Esa ley ordena, entre otras cosas, que al menos un 30% de los cargos de máximo nivel decisorio del Estado tiene que ser desempeñado por mujeres. El presidente Santos no es partidario de esa cuota obligatoria, como lo señaló el 26 de abril en un seminario en el Instituto de Ciencia Política, pues considera que las mujeres deben acceder a los cargos por méritos. Y decidió entonces inaplicar la cuota en relación con el máximo nivel del gobierno central, que es el consejo de ministros.

El 17 de mayo, el presidente nombró a Germán Vargas como ministro de Vivienda en reemplazo de Beatriz Elena Uribe. Y a su vez, para reemplazar a Vargas, nombró como ministro del Interior a Federico Renjifo. Con esas designaciones, el número de ministras pasó de 5 a 4 de los 16 ministerios existentes. El porcentaje de mujeres en el gabinete se redujo de 31% a 25%, con lo cual el presidente incumplió la Ley de Cuotas.

El presidente puede obviamente discrepar de las cuotas obligatorias y puede incluso proponer su reforma, pero es inaceptable que no las cumpla, ya que la ley está vigente y además ya fue declarada constitucional por la Corte Constitucional, por lo cual nadie puede invocar la excepción de inconstitucionalidad.

Esa decisión presidencial no sólo vicia de nulidad los nombramientos de Vargas y Renjifo, como lo han argumentado varias demandas judiciales (incluida una que Dejusticia presentó conjuntamente con Sisma Mujer y la Red Nacional de Mujeres), sino que sienta un pésimo precedente: un funcionario puede inaplicar aquella ley que no comparta, pues si el presidente lo hace, ¿por qué no puede hacerlo otro servidor público?

Pero, además, las cuotas obligatorias siguen teniendo pleno sentido, pues en Colombia persiste una aguda discriminación profesional contra las mujeres.
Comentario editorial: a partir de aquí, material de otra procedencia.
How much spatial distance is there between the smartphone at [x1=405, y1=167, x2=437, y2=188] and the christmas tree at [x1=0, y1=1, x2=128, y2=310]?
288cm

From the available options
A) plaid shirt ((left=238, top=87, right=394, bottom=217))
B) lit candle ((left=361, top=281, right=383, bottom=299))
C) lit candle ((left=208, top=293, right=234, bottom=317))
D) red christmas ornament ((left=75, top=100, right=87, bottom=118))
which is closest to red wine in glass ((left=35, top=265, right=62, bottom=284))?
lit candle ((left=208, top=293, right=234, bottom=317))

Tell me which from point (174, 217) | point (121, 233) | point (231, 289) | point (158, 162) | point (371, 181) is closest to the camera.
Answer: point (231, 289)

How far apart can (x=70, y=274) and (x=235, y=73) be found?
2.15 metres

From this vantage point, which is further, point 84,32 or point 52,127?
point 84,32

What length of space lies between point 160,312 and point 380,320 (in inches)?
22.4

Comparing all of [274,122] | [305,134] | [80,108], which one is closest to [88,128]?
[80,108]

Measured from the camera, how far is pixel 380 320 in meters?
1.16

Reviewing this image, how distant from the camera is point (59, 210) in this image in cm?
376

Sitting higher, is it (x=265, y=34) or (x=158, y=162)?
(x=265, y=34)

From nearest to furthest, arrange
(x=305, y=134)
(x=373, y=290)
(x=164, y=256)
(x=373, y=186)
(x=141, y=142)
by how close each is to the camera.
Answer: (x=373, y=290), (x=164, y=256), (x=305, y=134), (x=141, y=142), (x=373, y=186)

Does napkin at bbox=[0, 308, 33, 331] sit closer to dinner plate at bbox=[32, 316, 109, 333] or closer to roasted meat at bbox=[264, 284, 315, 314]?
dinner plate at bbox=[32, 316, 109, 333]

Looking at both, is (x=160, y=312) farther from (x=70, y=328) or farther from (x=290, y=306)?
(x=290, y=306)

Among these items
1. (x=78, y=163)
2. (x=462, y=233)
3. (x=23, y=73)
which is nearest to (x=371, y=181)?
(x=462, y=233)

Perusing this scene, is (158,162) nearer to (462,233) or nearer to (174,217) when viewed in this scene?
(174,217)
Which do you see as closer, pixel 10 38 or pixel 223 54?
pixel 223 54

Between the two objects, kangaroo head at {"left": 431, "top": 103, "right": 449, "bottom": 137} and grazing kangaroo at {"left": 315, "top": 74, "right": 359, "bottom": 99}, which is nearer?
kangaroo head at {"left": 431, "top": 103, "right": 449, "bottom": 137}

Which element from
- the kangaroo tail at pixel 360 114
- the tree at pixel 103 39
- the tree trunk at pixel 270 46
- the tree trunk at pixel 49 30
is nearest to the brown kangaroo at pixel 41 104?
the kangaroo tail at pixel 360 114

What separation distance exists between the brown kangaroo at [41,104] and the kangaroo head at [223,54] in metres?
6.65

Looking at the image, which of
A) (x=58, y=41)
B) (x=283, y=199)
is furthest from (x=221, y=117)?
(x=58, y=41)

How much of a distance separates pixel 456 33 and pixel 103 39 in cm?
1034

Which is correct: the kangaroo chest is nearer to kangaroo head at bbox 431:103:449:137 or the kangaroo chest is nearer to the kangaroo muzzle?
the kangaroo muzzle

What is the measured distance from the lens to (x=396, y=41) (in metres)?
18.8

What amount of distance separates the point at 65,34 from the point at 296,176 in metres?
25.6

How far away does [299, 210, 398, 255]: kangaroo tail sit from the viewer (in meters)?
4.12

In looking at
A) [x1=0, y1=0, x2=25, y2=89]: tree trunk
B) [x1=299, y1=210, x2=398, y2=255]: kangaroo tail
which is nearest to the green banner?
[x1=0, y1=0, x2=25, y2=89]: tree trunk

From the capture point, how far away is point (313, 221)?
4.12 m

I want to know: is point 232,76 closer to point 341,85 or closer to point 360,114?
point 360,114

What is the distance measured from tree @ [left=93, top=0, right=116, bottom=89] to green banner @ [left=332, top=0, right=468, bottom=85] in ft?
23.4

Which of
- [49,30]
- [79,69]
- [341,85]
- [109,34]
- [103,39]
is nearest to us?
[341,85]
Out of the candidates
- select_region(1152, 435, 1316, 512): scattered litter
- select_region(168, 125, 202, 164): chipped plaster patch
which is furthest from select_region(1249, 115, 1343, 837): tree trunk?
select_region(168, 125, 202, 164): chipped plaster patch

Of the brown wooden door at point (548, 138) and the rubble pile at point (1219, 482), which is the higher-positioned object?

No es que las mujeres no lleguen a ministras, superintendentas o magistradas porque carezcan de méritos o de formación suficiente, como parece creerlo el presidente. Lo que pasa es que subsiste una discriminación sutil que les impide llegar a estos cargos decisorios, pues muchas de ellas tienen hoy formación profesional igual o incluso superior a los hombres, que siguen sin embargo llegando en forma abrumadora a esos puestos.

El asunto no es entonces de mérito sino de discriminación de género para llegar a cargos decisorios. Esta discriminación no es explícita ni tiene fundamento legal, pero persiste con mucha fuerza. Algunos estudios hablan por ello de la existencia de un “techo de cristal” que impide que las mujeres accedan a los puestos más prestigiosos y poderosos, a pesar de tener todo el mérito y la formación para desempeñarlos. La experiencia comparada ha mostrado además que las cuotas obligatorias son la forma más eficaz de quebrar ese techo de cristal y lograr rápidamente una mayor equidad de género en estos cargos decisorios. Por obligación legal y equidad de género, el presidente debería entonces cumplir rigurosamente con la Ley de Cuotas.